Dal '92 soffre di formicolio e perdita di forza e sensibilità alle mani;
inoltre la capacità prensile è diminuita gradualmente, tanto che il
medico ipotizza una sindrome del tunnel carpale. Oltre a ciò denuncia
dolori all'arto superiore sinistro da circa tre anni e di recente
ricorda un attacco di cefalea molto forte, con episodi di vertigine
sempre più frequenti.
Poiché problematiche simili agli arti superiori possono essere una
conseguenza della condizione del tratto cervicale chiediamo a Loredana
se sono presenti dei sintomi o dei disturbi in questa zona. Loredana
dice di non soffrire di dolori al collo ma ricorda che nel ’91 cadendo
in modo ha riportato una “botta” alla testa con ripercussione sul tratto
cervicale.
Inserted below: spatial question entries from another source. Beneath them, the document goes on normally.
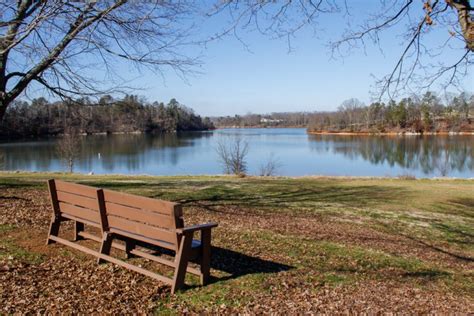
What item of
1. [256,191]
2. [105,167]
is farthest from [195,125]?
[256,191]

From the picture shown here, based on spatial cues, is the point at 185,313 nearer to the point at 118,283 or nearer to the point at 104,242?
the point at 118,283

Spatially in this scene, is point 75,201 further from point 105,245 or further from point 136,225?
point 136,225

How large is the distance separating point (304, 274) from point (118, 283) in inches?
83.2

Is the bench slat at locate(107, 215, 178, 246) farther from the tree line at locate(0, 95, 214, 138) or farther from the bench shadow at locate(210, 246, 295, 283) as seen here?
the tree line at locate(0, 95, 214, 138)

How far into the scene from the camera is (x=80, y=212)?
5.41m

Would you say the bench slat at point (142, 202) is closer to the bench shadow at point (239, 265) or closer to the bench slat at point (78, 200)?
the bench slat at point (78, 200)

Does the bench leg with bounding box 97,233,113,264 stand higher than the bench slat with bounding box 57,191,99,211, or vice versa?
the bench slat with bounding box 57,191,99,211

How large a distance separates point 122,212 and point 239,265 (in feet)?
5.16

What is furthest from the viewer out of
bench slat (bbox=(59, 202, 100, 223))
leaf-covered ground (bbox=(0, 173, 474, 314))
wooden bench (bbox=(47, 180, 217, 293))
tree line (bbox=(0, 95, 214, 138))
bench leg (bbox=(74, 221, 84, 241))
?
tree line (bbox=(0, 95, 214, 138))

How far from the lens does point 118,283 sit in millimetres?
4582

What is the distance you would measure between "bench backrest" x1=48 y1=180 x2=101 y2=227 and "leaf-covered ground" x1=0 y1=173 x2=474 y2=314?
482 mm

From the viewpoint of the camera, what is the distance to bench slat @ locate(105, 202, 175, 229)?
429 cm

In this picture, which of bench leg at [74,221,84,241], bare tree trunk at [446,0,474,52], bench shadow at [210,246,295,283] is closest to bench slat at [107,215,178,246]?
bench shadow at [210,246,295,283]

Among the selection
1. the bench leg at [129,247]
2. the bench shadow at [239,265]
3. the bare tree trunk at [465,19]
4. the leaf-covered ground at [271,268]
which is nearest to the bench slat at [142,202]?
the bench leg at [129,247]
Inoltre ricorda una frattura del radio destro nel '65 e tre
fratture del setto nasale dagli anni '60 che ancora oggi le creano
difficoltà nella respirazione. Racconta infine del parto di suo figlio
in cui ha molto sofferto per 23 ore di travaglio, con il bimbo nato
podalico e vivo per un "miracolo"; il tutto dopo tre aborti.
Dall'osservazione posturale si evidenziano i piedi gonfi, la spalla
sinistra più alta della destra, la rettilineizzazione della curva di
cifosi dorsale, una respirazione prettamente toracica, la gobba del
bisonte ed un una zona lombare molto rigida e bloccata.
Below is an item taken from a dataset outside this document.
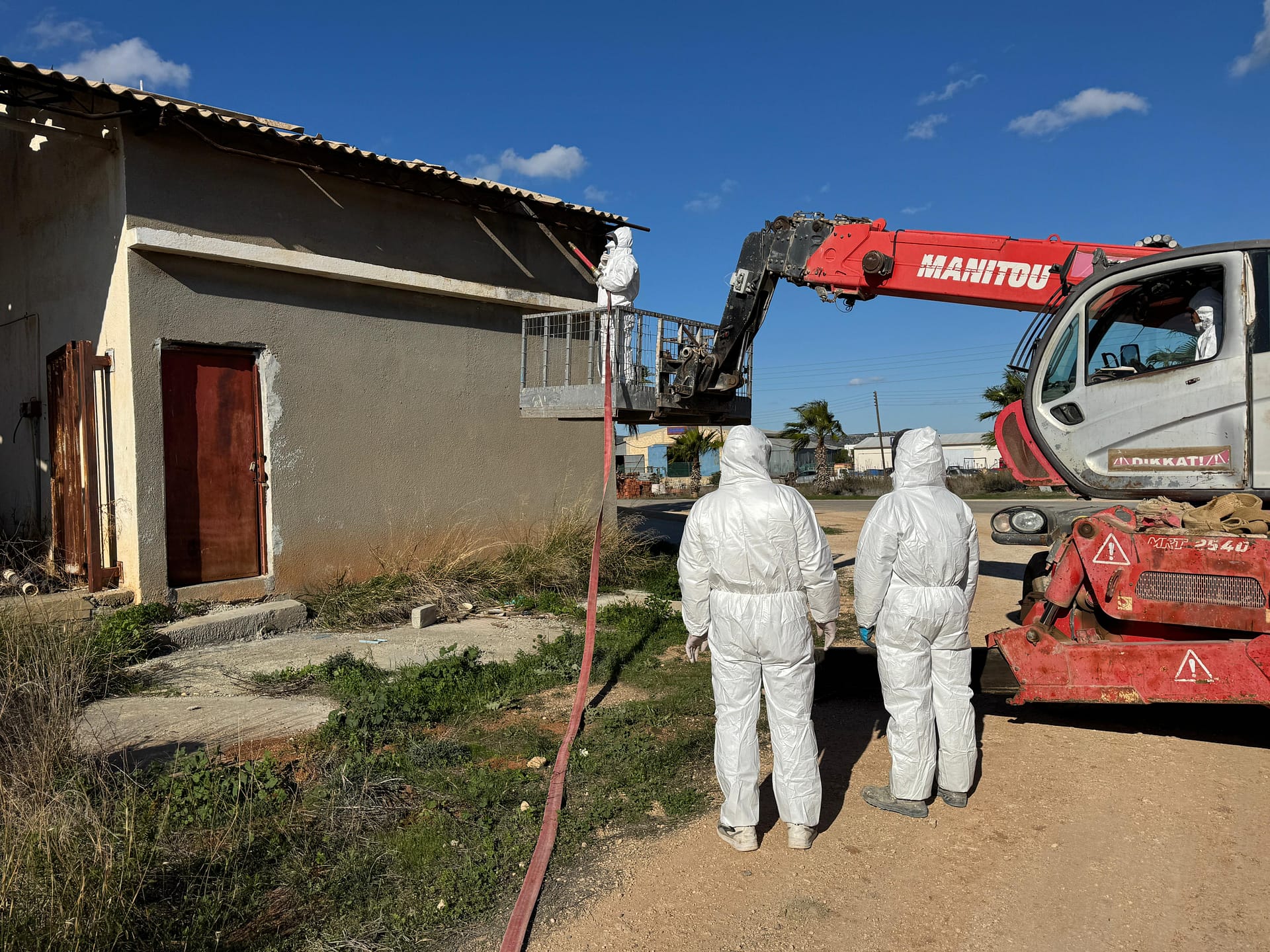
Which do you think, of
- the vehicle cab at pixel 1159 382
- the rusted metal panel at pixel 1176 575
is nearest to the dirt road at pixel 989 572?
the vehicle cab at pixel 1159 382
Dai referti delle radiografie al collo si evidenziano una ridotta
lordosi cervicale e manifestazioni artrosiche con riduzione dello spazio
discale fra la quinta e la sesta vertebra cervicale.
L'ipotesi di lavoro verte a questo punto sul recupero della condizione
del tratto cervicale e della zona dorsale oltre a specifici esercizi per
la respirazione, il tutto in postura decompensata su Pancafit®.
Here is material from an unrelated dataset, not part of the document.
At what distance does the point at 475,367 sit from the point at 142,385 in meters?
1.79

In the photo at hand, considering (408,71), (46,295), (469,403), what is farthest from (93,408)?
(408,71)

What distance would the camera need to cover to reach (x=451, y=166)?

Mentre lavoriamo il diaframma nella zona sinistra Loredana percepisce un
alleggerimento della spalla sinistra e con un lavoro di tecnica
miotensiva sul tratto cervicale le sensazioni di piacere e leggerezza
aumentano ulteriormente.
Al termine della prima seduta il formicolio alle mani risulta diminuito
e Loredana conferma questo risultato anche all’incontro successivo,
aggiungendo che i dolori allo stomaco che provava da qualche tempo sono
quasi scomparsi dopo il trattamento del diaframma.
Proseguiamo quindi il lavoro di sblocco diaframmatico per via delle
difficoltà respiratorie iniziate con i traumi al setto nasale e durante
il trattamento Loredana dice di avvertire un fastidio che dalla zona
lombare arriva fino al collo. Concludiamo con un esercizio per
l’allungamento della muscolatura degli arti superiori in postura ed
anche in questo caso la paziente avverte tensione fino al tratto
cervicale.
Giunti alla quinta seduta i disturbi alle braccia sono praticamente
scomparsi mentre permane un lieve fastidio alle mani. Durante il lavoro,
mentre massaggiamo il diaframma, la Signora scoppia in lacrime
raccontando che rivede il momento del parto in cui il medico non capisce
il problema e prosegue parlando della mamma che non la capisce nelle sue
esigenze di studio e infine della sorella, più bella di lei.
Terminato lo sfogo, Loredana si sente più libera e rilassata.
Nelle sedute seguenti il lavoro è proseguito sempre con trattamenti alle
spalle, alternati ad esercizi di allungamento di tutto l'arto superiore
su Pancafit® e per tutta la colonna vertebrale in postura.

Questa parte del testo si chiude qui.